Q1 2009 Results Announcement of Deva Holding
EASTPHARMA LTD.
London, 15 May 2009 - EastPharma (EAST LI), a company active in the
manufacturing and marketing of branded generic and in-licensed
pharmaceutical products in Turkey and other regional markets, informs
that its main subsidiary Deva Holding announced its Q1 2009
consolidated and audited financial results today.
* Sales in Q1 2009 amounted to TRY 103mn versus TRY 54mn in Q1 2008,
showing a 91% increase
* Sales of Roche products amounted to TRY 24mn in Q1 2009, whereas
total sales realised TRY 50mn in 2008 under Deva Holding portfolio
* Gross Profit Margin according to IFRS results reached to 47% in Q1
2009 from 28% at the end of the year 2008. Roche acquisition has
positive effect on gross profit margin
* EBITDA margin in Q1 2009 was 22% versus negative result at the end
of the year 2008
* Net Profit reached to TRY 9.4mn versus a net loss of TRY 16.5mn in
Q1 2008
* Improvement in receivable and inventory turnover days compared to
year end 2008
* Market share in unit terms decreased to 3.4% in Q1 2009, compared
to 4.5% in Q1 2008 according to IMS Healthcare data
Detailed financial statements of Deva Holding are provided in the
attachment and are available on the Deva website www.deva.com.tr.

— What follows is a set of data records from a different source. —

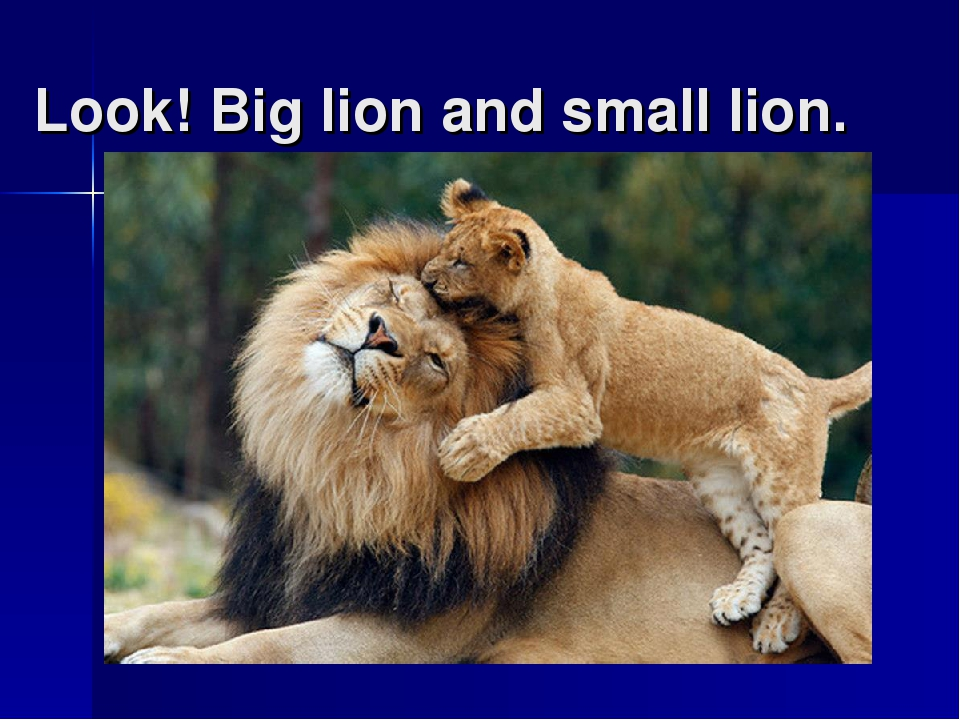 Look! Big lion and small lion.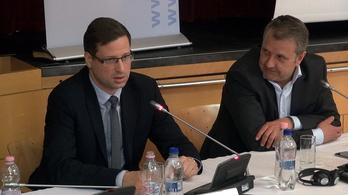 Gulyás: A magyar jogorvoslati rendszer remek, Molnár: Nanana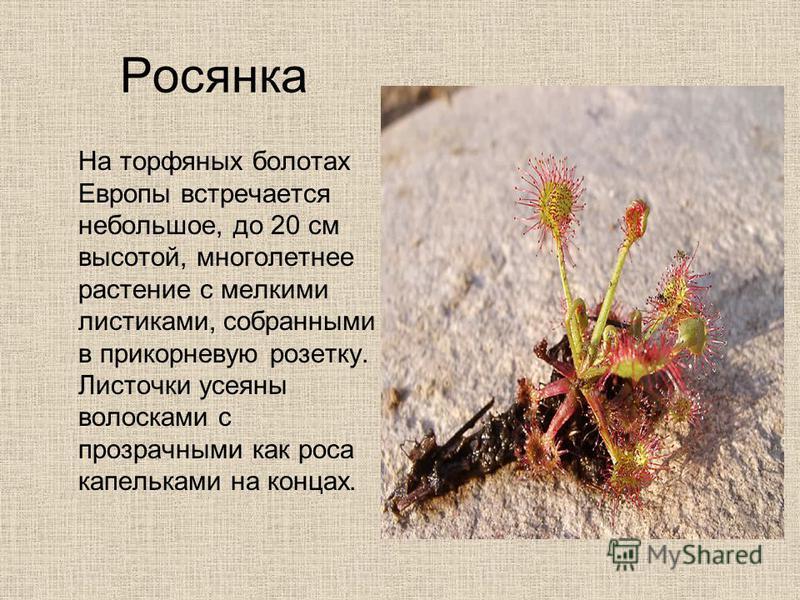 Росянка На торфяных болотах Европы встречается небольшое, до 20 см высотой, многолетнее растение с мелкими листиками, собранными в прикорневую розетку. Листочки усеяны волосками с прозрачными как роса капельками на концах.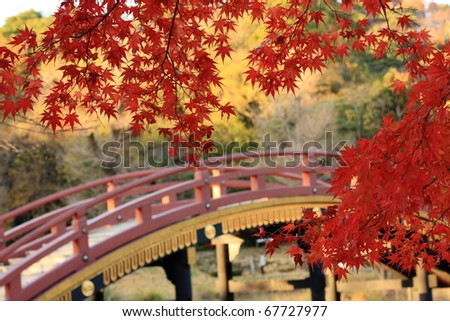 Red maple in Japan - stock photo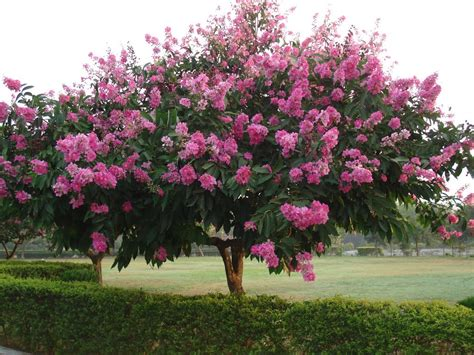 top 28 summer flowering trees the urban gardener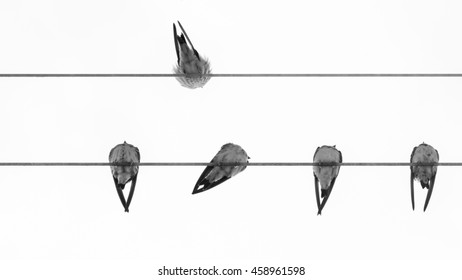 group of swallows on wires with a swallow on the opposite side with respect to the other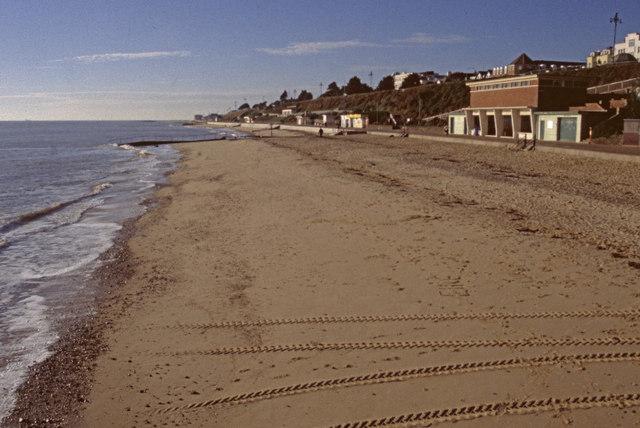 Dog Friendly Beaches Near Colchester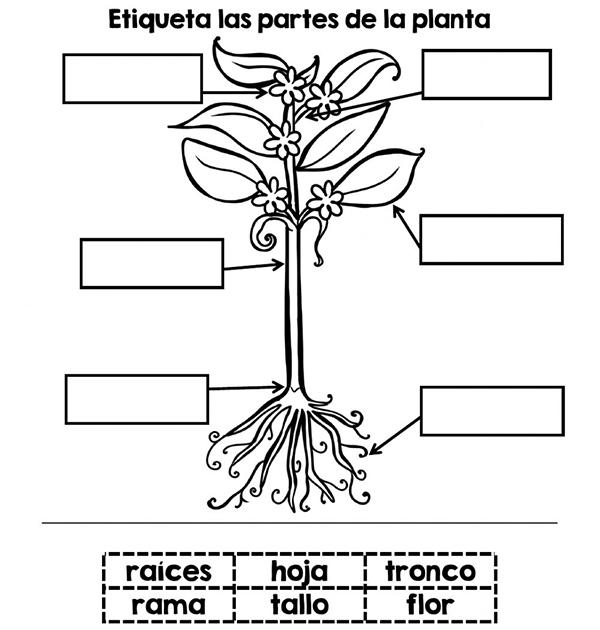 actividades para trabajar las plantas en infantil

EastPharma informs that EastPharma will be announcing its Q1 2009
consolidated and audited financial results on 22 May 2009.
For further information, please contact:
EastPharma Ltd.
Idil Bora - Investor Relations
Tel.: + 90 (212) 6929326
Market Outlook and Deva Holding's Sales Performance in the Q1 2009
according to IMS Healthcare data:
Turkish Pharmaceutical Market shows a growth on the basis of unit
terms as 3.78%, on the value basis of TRY 18.02%, and on the value
basis of USD a decrease of 14.28% in Q1 2009 versus Q1 2008.
Deva Holding's sales in Q1 2009 compared with Q1 2008 declined on the
basis of unit terms by 21.75%, on TRY basis 7.24%, and 32.73% in USD
basis.
Deva Holding's market share in Q1 2009 in unit terms was 3.41%, which
was at the level of 4.52% in Q1 2008. Deva Holding's market share in
Q1 2009 in TRY and USD basis have regressed from the 3.23% to 2.54%.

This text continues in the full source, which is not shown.